▶ _Objective_:
Rewrite everything from the line containing "Within box=[442, 0, 598, 70]: green" down to the end of the data as a JSON list of strings, one string per line, skipping blank lines.
[Begin Records provided]
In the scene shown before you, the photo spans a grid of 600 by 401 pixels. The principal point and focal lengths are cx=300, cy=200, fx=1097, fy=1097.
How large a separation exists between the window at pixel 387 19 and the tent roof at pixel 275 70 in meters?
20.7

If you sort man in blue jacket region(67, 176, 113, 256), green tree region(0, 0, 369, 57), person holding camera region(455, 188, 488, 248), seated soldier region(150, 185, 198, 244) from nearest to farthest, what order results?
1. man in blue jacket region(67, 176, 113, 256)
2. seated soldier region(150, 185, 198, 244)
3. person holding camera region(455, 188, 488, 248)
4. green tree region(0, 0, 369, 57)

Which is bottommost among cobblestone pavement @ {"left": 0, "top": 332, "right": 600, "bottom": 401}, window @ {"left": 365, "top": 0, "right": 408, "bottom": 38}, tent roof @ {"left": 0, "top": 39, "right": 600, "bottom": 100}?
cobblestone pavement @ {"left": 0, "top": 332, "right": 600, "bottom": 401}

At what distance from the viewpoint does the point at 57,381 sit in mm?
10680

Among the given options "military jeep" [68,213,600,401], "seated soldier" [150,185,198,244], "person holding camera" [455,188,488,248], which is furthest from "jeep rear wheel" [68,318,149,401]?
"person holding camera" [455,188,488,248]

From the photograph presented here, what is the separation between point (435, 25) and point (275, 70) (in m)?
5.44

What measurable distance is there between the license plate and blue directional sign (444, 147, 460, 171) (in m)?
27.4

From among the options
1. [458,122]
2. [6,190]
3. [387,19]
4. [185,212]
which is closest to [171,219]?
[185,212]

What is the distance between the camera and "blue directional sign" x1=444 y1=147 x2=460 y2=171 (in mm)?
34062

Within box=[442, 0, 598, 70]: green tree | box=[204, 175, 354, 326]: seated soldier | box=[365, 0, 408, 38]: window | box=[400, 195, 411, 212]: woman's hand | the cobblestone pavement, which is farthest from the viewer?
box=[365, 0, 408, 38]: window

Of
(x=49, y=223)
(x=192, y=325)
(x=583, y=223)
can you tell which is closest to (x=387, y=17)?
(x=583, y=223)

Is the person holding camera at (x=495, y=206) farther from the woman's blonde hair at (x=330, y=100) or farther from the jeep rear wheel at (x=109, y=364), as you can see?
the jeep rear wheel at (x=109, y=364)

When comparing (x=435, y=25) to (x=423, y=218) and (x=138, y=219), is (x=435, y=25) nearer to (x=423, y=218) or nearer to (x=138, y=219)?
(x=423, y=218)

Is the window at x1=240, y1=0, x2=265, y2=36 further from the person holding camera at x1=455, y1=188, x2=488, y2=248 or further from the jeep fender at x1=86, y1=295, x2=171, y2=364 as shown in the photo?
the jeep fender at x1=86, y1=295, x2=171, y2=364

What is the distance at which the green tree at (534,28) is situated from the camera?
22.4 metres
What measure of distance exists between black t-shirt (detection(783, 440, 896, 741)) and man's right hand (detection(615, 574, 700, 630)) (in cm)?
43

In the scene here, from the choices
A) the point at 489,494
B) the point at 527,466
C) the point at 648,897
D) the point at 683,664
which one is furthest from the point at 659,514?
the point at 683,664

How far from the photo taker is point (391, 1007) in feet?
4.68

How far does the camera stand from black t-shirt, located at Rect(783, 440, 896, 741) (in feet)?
[End Records provided]
▶ _Response to this exercise_:
[
  "Within box=[442, 0, 598, 70]: green tree | box=[204, 175, 354, 326]: seated soldier | box=[365, 0, 408, 38]: window | box=[400, 195, 411, 212]: woman's hand | the cobblestone pavement, which is farthest from the viewer?",
  "box=[365, 0, 408, 38]: window",
  "Of",
  "(x=49, y=223)",
  "(x=192, y=325)",
  "(x=583, y=223)",
  "can you tell which is closest to (x=387, y=17)?",
  "(x=583, y=223)",
  "Is the person holding camera at (x=495, y=206) farther from the woman's blonde hair at (x=330, y=100) or farther from the jeep rear wheel at (x=109, y=364), as you can see?",
  "the jeep rear wheel at (x=109, y=364)",
  "When comparing (x=435, y=25) to (x=423, y=218) and (x=138, y=219), is (x=435, y=25) nearer to (x=423, y=218) or nearer to (x=138, y=219)?",
  "(x=423, y=218)",
  "Is the window at x1=240, y1=0, x2=265, y2=36 further from the person holding camera at x1=455, y1=188, x2=488, y2=248 or further from the jeep fender at x1=86, y1=295, x2=171, y2=364 as shown in the photo?",
  "the jeep fender at x1=86, y1=295, x2=171, y2=364",
  "What is the distance at which the green tree at (534,28) is situated from the camera?",
  "22.4 metres",
  "What measure of distance exists between black t-shirt (detection(783, 440, 896, 741)) and man's right hand (detection(615, 574, 700, 630)) (in cm)?",
  "43",
  "In the scene here, from the choices",
  "A) the point at 489,494",
  "B) the point at 527,466",
  "C) the point at 648,897",
  "D) the point at 683,664",
  "which one is furthest from the point at 659,514?",
  "the point at 683,664",
  "How far from the photo taker is point (391, 1007) in feet?",
  "4.68",
  "How far does the camera stand from black t-shirt, located at Rect(783, 440, 896, 741) (in feet)?"
]